Mass is the main reason for the existence of the universe. This universe is made up of countless particles. Without the mass of particles, nothing could have formed in the universe. But what is the mass of this Higgs? It should weigh a few micrograms, about the same as a tiny wave. But after measurements, its mass was found to be 1000 trillion times lighter than the Higgs boson. And this corresponds is same to our discussed number 0.0000000000000001! Isn't it crazy?

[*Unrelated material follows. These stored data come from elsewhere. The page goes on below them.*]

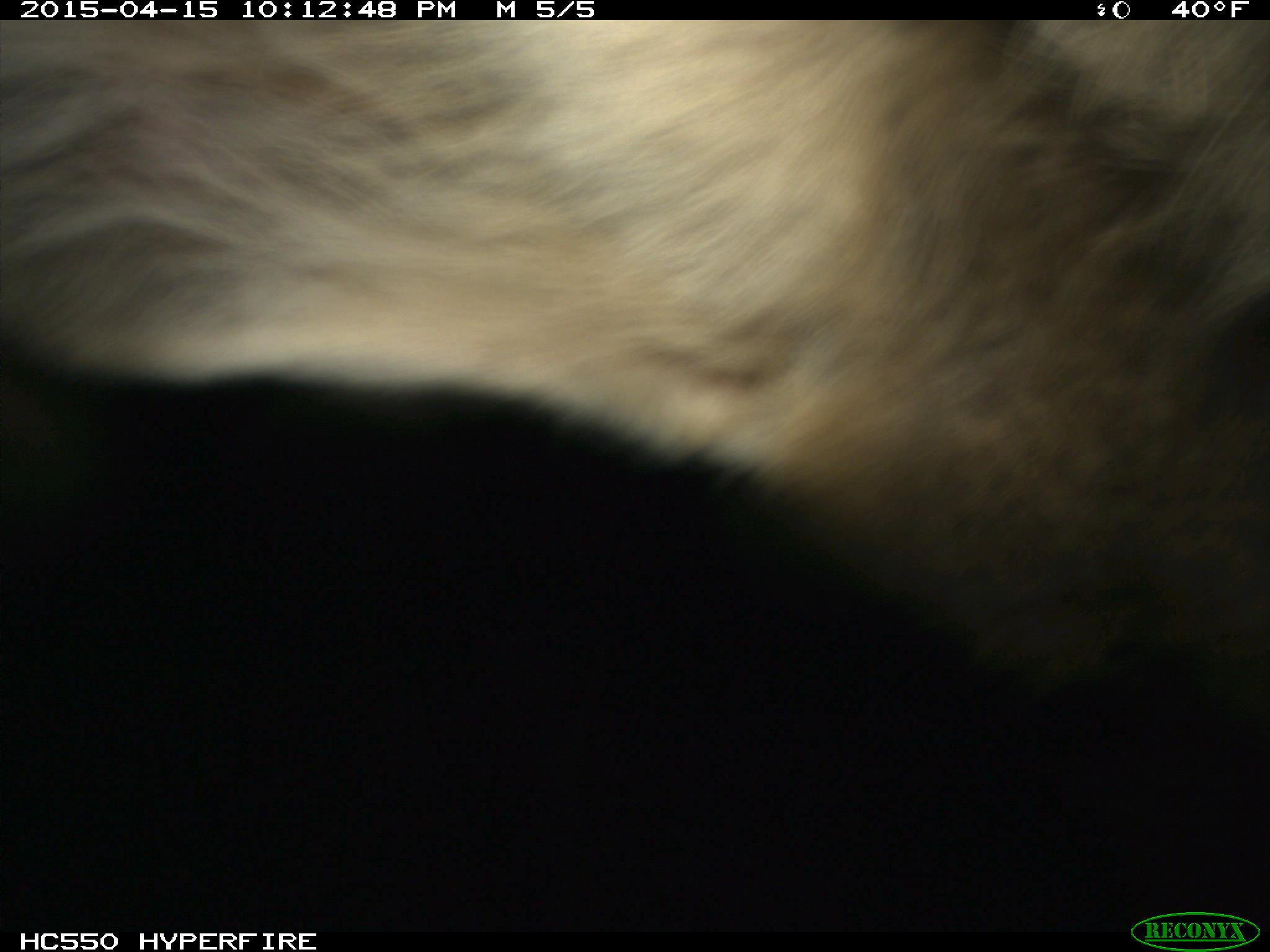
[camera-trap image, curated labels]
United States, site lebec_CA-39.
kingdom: Animalia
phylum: Chordata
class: Mammalia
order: Artiodactyla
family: Cervidae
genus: Cervus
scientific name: Cervus canadensis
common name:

This number is so large that the number of atoms in the entire observable universe is close to this number. There are 70 more zeros than the numbers people normally use. It is believed that as much matter has been created since the Big Bang, antimatter has also been created. Contact with matter and antimatter will cause explosions and some radiation. Usually, this never happened, because antimatter is not directly found in nature. We understand how important the number 10^80 is to the observable universe. This is crazy!
This number is so huge, it is difficult to compare it with anything else. It's a trillion trillion and trillion times bigger than we think. It can be called Doppelgazion. Huge number like this, is named by Doppelgazion. If we compare it with the multiverse, we can understand it. Even if it is not in our universe, it will likely be located somewhere. It teaches us to imagine far. Maybe its location is in this universe. Because the universe is constantly expanding, much faster than our imagination. The number (10^10)^68 makes us feel this.
Infinity
Infinity is the largest number, which goes on forever. There are multiple infinities in mathematics. Infinity is also used to calculate whole numbers, squares, or higher sets. Ancient Indian mathematicians divided all numbers into three sets – countable, uncountable and infinite. It also has uses in physics. However, physics and mathematics clash with infinity. According to physicists, which can be counted, that never can be infinite. If an infinite mass exists, it is not possible to determine the gravitational force of that object with the help of the laws of classical physics. Because the gravitational force of an object of infinite mass will also be infinite. The greatest example of the use of infinity in physics is the singularity of a black hole.
Besides, These five numbers, the universe has many craziest digits. Antonio Padilla, a cosmologist wrote a book name 'Fantastic Numbers and Where to Find Them'. If anyone is interested for more mysterious numbers, he/she can read this book.